Boundary Work among Groups, Occupations, and Organizations: From Cartography to Process
综述了“边界工作”概念,即个体和集体有目的地影响社会、符号、物质或时间边界的努力,识别了竞争性、协作性和配置性三种边界工作形式,并探讨其对组织设计过程观的意义。
This article reviews scholarship dealing with the notion of “boundary work,” defined as purposeful individual and collective effort to influence the social, symbolic, material, or temporal boundaries, demarcations; and distinctions affecting groups, occupations, and organizations. We identify and explore the implications of three conceptually distinct but interrelated forms of boundary work emerging from the literature. Competitive boundary work involves mobilizing boundaries to establish some kind of advantage over others.
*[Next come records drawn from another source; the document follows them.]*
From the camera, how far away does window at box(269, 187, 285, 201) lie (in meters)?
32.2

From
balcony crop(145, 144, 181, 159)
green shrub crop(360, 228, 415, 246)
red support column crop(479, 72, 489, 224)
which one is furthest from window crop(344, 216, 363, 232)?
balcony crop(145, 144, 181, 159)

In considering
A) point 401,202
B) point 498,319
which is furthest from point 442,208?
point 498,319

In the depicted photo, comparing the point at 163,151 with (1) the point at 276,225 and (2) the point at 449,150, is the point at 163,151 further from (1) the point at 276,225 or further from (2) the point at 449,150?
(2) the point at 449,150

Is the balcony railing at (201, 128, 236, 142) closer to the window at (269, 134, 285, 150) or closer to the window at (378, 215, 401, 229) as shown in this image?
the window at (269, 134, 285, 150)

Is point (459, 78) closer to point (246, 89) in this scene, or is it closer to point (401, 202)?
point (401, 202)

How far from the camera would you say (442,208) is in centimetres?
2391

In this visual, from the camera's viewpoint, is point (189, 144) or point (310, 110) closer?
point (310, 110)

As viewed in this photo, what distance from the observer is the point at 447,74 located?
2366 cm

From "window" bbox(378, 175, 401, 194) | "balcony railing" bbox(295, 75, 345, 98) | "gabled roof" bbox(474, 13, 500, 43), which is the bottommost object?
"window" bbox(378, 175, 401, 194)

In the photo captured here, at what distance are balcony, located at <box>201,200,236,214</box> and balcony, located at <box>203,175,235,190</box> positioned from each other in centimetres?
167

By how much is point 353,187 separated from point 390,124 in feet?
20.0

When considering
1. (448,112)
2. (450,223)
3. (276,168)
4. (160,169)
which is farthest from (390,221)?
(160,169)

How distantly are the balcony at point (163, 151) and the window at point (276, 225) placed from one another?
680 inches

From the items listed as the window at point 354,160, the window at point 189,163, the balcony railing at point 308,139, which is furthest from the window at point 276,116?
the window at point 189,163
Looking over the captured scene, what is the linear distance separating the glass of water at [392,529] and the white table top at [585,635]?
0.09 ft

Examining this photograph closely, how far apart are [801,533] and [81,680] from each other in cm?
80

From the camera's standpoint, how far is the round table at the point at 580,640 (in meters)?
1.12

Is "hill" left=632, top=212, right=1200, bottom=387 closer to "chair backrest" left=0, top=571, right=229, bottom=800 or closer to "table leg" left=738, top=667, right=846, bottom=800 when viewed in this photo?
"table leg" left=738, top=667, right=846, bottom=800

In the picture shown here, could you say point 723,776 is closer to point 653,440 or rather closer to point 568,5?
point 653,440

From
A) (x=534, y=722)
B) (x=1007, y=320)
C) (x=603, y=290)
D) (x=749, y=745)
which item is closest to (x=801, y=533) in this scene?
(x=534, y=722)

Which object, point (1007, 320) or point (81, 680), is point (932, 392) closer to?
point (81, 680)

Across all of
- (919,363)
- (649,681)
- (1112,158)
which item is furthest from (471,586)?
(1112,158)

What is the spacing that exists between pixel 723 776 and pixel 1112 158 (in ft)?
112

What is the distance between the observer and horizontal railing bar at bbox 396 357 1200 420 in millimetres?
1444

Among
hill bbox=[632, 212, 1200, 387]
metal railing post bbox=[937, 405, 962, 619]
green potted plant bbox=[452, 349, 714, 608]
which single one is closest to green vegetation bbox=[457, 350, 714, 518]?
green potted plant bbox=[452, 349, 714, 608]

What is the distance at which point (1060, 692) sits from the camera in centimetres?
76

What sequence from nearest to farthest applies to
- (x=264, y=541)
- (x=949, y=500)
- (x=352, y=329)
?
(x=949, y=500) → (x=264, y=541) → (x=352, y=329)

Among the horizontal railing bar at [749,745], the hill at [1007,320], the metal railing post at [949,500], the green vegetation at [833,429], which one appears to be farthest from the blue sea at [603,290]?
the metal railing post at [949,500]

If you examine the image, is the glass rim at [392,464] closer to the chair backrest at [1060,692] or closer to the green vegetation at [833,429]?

In contrast, collaborative boundary work is concerned with aligning boundaries to enable collaboration. Finally, configurational boundary work involves manipulating patterns of differentiation and integration among groups to ensure that certain activities are brought together, whereas others are kept apart, orienting the domains of competition and collaboration. We argue that the notion of boundary work can contribute to the development of a uniquely processual view of organizational design as open-ended, and continually becoming, an orientation with significant future potential for understanding novel forms of organizing, and for integrating agency, power dynamics, materiality, and temporality into the study of organizing.